Reproduce each entry exactly.

Stored dataset items:
···

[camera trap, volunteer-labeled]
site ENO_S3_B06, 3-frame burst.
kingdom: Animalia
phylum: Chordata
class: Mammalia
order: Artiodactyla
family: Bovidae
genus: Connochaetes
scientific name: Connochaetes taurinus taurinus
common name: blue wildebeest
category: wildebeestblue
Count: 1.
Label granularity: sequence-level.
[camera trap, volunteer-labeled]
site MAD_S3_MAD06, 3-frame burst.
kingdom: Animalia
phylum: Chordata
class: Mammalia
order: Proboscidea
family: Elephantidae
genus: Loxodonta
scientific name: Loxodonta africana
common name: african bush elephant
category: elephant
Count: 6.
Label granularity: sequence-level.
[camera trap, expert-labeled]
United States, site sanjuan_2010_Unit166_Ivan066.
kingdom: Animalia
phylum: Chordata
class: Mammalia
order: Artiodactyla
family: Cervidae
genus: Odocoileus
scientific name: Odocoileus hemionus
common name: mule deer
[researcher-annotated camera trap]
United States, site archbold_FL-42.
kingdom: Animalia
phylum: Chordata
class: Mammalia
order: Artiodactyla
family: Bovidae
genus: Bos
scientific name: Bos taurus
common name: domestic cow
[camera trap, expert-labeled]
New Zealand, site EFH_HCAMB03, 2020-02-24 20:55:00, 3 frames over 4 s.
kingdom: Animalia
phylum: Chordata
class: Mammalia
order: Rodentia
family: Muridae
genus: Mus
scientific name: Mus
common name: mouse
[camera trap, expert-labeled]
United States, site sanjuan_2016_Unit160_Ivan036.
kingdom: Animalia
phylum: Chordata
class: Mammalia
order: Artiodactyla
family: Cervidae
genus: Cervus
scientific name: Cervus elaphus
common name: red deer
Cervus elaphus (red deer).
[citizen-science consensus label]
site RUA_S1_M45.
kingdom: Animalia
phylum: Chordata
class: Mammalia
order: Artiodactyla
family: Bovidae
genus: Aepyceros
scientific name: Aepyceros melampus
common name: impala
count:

···

*Reply*
[camera trap, volunteer-labeled]
site ENO_S3_B06, 3-frame burst.
kingdom: Animalia
phylum: Chordata
class: Mammalia
order: Artiodactyla
family: Bovidae
genus: Connochaetes
scientific name: Connochaetes taurinus taurinus
common name: blue wildebeest
category: wildebeestblue
Count: 1.
Label granularity: sequence-level.
[camera trap, volunteer-labeled]
site MAD_S3_MAD06, 3-frame burst.
kingdom: Animalia
phylum: Chordata
class: Mammalia
order: Proboscidea
family: Elephantidae
genus: Loxodonta
scientific name: Loxodonta africana
common name: african bush elephant
category: elephant
Count: 6.
Label granularity: sequence-level.
[camera trap, expert-labeled]
United States, site sanjuan_2010_Unit166_Ivan066.
kingdom: Animalia
phylum: Chordata
class: Mammalia
order: Artiodactyla
family: Cervidae
genus: Odocoileus
scientific name: Odocoileus hemionus
common name: mule deer
[researcher-annotated camera trap]
United States, site archbold_FL-42.
kingdom: Animalia
phylum: Chordata
class: Mammalia
order: Artiodactyla
family: Bovidae
genus: Bos
scientific name: Bos taurus
common name: domestic cow
[camera trap, expert-labeled]
New Zealand, site EFH_HCAMB03, 2020-02-24 20:55:00, 3 frames over 4 s.
kingdom: Animalia
phylum: Chordata
class: Mammalia
order: Rodentia
family: Muridae
genus: Mus
scientific name: Mus
common name: mouse
[camera trap, expert-labeled]
United States, site sanjuan_2016_Unit160_Ivan036.
kingdom: Animalia
phylum: Chordata
class: Mammalia
order: Artiodactyla
family: Cervidae
genus: Cervus
scientific name: Cervus elaphus
common name: red deer
Cervus elaphus (red deer).
[citizen-science consensus label]
site RUA_S1_M45.
kingdom: Animalia
phylum: Chordata
class: Mammalia
order: Artiodactyla
family: Bovidae
genus: Aepyceros
scientific name: Aepyceros melampus
common name: impala
count:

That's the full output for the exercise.